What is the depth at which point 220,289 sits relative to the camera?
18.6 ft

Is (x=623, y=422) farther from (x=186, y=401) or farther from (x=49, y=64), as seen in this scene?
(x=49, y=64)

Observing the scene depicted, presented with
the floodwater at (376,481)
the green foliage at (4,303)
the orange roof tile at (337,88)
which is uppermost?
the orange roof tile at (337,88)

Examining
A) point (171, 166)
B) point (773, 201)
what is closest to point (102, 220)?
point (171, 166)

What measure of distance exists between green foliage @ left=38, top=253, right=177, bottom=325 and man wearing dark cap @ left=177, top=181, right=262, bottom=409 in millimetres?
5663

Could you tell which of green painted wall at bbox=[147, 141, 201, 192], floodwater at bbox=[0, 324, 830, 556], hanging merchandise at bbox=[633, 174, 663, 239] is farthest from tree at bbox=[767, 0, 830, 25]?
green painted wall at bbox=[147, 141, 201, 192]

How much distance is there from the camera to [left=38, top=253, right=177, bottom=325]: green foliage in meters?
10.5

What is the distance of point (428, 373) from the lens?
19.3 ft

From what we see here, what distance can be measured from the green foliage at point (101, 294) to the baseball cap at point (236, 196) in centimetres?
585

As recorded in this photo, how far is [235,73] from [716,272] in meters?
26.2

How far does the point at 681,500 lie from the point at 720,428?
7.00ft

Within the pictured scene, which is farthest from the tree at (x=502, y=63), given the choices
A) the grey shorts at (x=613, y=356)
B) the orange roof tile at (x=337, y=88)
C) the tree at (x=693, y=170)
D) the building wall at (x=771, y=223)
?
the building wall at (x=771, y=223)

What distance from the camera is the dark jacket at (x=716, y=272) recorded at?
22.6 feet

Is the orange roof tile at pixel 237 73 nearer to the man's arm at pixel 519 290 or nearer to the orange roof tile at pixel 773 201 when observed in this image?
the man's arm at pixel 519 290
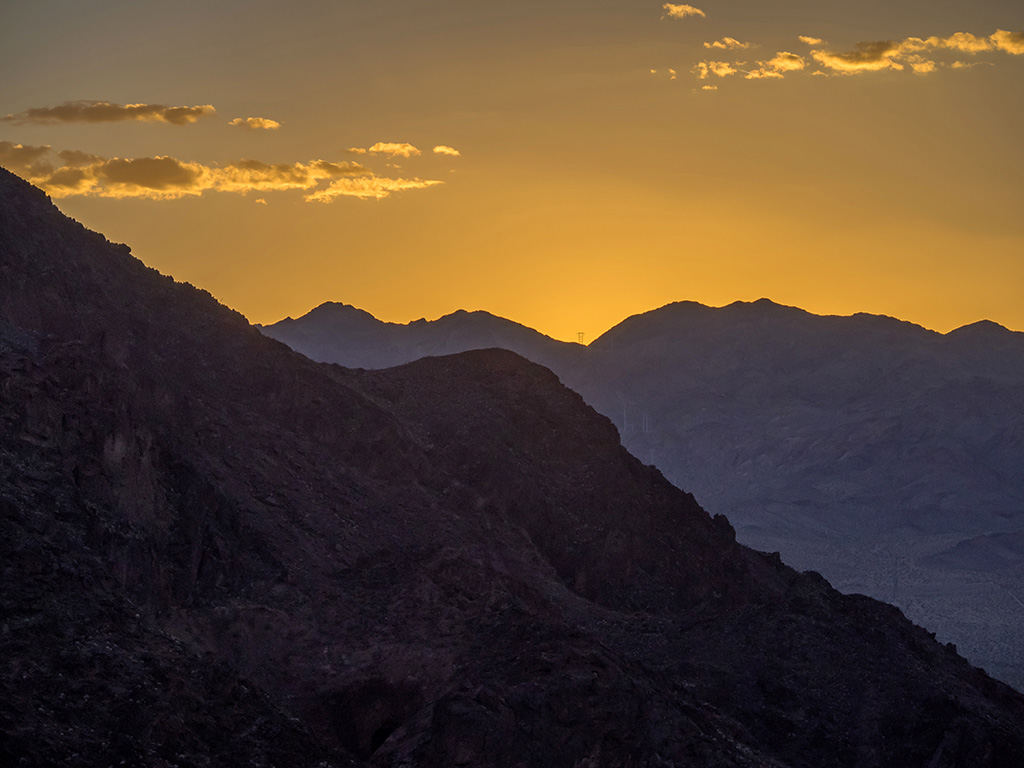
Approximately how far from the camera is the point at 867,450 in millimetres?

○ ○ ○ ○ ○

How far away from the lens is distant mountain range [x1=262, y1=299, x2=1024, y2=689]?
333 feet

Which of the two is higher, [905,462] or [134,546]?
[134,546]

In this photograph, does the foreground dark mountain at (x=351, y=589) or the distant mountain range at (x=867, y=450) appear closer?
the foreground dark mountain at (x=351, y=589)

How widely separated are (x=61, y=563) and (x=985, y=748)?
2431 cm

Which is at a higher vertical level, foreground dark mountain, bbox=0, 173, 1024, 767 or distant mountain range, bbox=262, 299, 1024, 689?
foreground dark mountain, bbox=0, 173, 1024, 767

○ ○ ○ ○ ○

» Set exercise
Rewrite the listing starting at the line that contains "How far does" and ending with the line that contains "Approximately how far", changing "orange roof tile" to "red roof tile" and keeping everything else the same. Give only those lines, and leave out the pictures.

» Answer to this task
How far does the point at 681,500 lie from the point at 720,428?
7.00ft

Within the pictured scene, which is farthest from the tree at (x=502, y=63), given the choices
A) the grey shorts at (x=613, y=356)
B) the red roof tile at (x=337, y=88)
C) the tree at (x=693, y=170)
D) the building wall at (x=771, y=223)
?
the building wall at (x=771, y=223)

What distance from the camera is the dark jacket at (x=716, y=272) recorded at?
22.6 feet

Is the red roof tile at pixel 237 73 nearer to the man's arm at pixel 519 290 or nearer to the red roof tile at pixel 773 201 when observed in this image?
the man's arm at pixel 519 290
Approximately how far from the camera is the point at 867,450 in millimetres?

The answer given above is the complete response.